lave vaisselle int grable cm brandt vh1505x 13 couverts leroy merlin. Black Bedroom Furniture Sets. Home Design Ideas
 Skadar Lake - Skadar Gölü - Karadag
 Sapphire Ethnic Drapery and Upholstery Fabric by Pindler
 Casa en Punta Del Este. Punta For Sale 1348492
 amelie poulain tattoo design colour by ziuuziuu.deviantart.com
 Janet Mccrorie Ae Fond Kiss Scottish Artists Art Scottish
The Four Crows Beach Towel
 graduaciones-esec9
--
## [WHAT YOU WILL DO]
Transcribe the line that contains "Janet Mccrorie Ae" exactly, then each line after it through the end of the material. Nothing else belongs in the output.

## [RESPONSE BOX]
 Janet Mccrorie Ae Fond Kiss Scottish Artists Art Scottish
The Four Crows Beach Towel
 graduaciones-esec9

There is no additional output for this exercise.